The higher deductibles also mean that individual policyholders take on a higher risk themselves, which means overall lower premiums — the amount an individual pays as a subscription to the insurance policy. Vitale explained how insurance premiums are calculated for Oberlin employees.
“The premium is the cost an employee pays to have the plan to have healthcare,” he said. “The way we calculate it at Oberlin is a progressive model, meaning your premium is based on a percentage of your salary. For comparison, single coverage for A&PS and faculty under the PPO is currently set at 2 percent, for the CDHP it’s less: at 1.75 percent. This rate will remain the same in 2022.”
Vazquez-Skillings also emphasized that the decision doesn’t take away the element of choice from College employees.
“With the changes we are maintaining the choice that employees have as they seek out their care,” she said. “For some, this change may require more engagement in the selection of service locations, for example x-rays. There continues to be an opportunity to use tools to identify service providers that have been available previously. The College will make more tools available when employees making those choices, but choice is not what’s limited; that is not the key change. The key change will be the method for paying for the employee portion of healthcare.”
Medical Mutual of Ohio’s Example
An example provided by Medical Mutual of Ohio calculated the cost based on pregnancy services like specialist office visits, childbirth professional services, facility services, and diagnostic tests, such as ultrasounds. The entire cost was then broken down into the minimum deductible, plus any copayments and coinsurance, while accounting for any limits or exclusions. Using the numbers made available by Medical Mutual, Figure 2 illustrates costs borne by employees across three different scenarios.
The costs for the services go up by thousands of dollars not only between 2019 and 2021, but significantly under the CDHP-HSA plan. When analyzing the other two examples for 2021, individuals are still projected to pay approximately $100 less on the Traditional PPO plan as compared to the CDHP.
Despite the apprehension about this decision, Chief of Staff David Hertz emphasized that he does not anticipate the switch having a large impact on employees’ experience.

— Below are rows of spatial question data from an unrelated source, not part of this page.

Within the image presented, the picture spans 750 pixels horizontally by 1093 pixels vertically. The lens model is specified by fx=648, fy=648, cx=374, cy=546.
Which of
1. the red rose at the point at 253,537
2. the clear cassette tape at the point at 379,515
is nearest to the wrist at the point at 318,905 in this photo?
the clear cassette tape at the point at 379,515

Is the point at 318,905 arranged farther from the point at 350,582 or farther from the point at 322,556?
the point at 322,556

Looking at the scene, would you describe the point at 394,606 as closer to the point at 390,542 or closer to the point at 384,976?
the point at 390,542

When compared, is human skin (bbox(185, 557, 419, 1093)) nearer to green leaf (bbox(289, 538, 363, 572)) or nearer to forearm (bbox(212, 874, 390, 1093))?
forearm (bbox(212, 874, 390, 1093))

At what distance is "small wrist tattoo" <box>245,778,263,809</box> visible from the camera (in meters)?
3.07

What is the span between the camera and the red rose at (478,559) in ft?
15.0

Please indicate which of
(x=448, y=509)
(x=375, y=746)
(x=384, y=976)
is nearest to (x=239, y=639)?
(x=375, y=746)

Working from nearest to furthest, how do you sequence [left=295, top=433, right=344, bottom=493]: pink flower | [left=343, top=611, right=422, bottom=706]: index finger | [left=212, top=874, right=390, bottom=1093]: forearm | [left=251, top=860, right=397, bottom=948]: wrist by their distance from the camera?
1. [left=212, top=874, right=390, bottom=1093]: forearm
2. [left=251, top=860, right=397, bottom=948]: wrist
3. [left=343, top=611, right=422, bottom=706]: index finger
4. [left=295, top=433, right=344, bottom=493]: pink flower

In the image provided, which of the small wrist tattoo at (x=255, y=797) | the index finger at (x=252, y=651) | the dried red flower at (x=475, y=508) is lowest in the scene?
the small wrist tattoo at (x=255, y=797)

“We understand that change can be a bit intimidating,” he said. “But people aren’t going to have to change their doctors; they’re not going to have to change their formulary, their medications. They are going to be encouraged to utilize their consumer choice here to try to lower costs.”
Vazquez-Skillings also maintains that the merits of this decision go back to the analysis performed during the AAPR process.
“Our plan results from the work and analysis that we performed and has our financial goals in mind,” she said. “When we were developing this plan, we were focused on how we can establish a sustainable future for Oberlin College while maintaining high quality healthcare options for our faculty and staff.”
Garcia, however, has concerns for the long-term consequences of this decision.
“I think this change in healthcare speaks to the larger issue of faculty compensation,” she wrote. “We’ve had few pay increases since I’ve been at Oberlin. Our salaries are already lower than our peer-institutions. Now, in combination with the new healthcare plan, our compensation is even worse. Not only is this demoralizing at a time when everyone at Oberlin is putting in extra time and effort to adapt to the changing conditions of the world, but I fear that it could have long-term implications for Oberlin. I know several people who have/are applying for jobs elsewhere. I worry that Oberlin will have a hard time retaining faculty for the long-term — losing parts of what makes Oberlin special, like long-term connections with faculty after graduation, long-term investment from faculty in developing programs, new curriculum, etc.”